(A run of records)

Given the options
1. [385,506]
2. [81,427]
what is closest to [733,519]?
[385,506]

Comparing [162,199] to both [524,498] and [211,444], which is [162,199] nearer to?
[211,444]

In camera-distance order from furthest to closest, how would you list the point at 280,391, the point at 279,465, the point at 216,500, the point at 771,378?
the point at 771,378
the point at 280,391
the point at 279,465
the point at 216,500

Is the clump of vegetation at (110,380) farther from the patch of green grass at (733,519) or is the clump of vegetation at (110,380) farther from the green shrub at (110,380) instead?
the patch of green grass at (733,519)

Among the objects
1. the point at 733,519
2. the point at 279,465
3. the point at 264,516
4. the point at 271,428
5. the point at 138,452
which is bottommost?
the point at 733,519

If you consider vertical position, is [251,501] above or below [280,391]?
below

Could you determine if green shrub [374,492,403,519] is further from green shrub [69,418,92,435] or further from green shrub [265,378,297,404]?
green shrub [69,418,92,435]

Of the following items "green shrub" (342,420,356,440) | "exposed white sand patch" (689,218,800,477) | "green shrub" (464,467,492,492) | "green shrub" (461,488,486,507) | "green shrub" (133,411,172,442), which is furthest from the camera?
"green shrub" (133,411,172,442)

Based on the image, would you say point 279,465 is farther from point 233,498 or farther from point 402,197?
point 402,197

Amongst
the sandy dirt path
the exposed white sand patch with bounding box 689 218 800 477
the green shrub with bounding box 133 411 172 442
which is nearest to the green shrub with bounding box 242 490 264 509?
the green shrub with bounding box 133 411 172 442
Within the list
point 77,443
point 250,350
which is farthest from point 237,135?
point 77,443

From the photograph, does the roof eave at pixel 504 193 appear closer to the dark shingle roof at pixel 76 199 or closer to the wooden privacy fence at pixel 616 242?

Work to be completed: Return the line that contains "Based on the" along with every line after it through the end of the entries, exactly, adding nothing.

Written solution:
Based on the image, would you say point 279,465 is farther from point 233,498 or farther from point 402,197?
point 402,197

Amongst
the sandy dirt path
the exposed white sand patch with bounding box 689 218 800 477
the green shrub with bounding box 133 411 172 442
which is nearest to the green shrub with bounding box 242 490 264 509?
the green shrub with bounding box 133 411 172 442
Within the list
point 77,443
point 250,350
which is farthest from point 237,135?
point 77,443

From the photograph, does the roof eave at pixel 504 193 appear closer to the dark shingle roof at pixel 76 199 or closer to the wooden privacy fence at pixel 616 242?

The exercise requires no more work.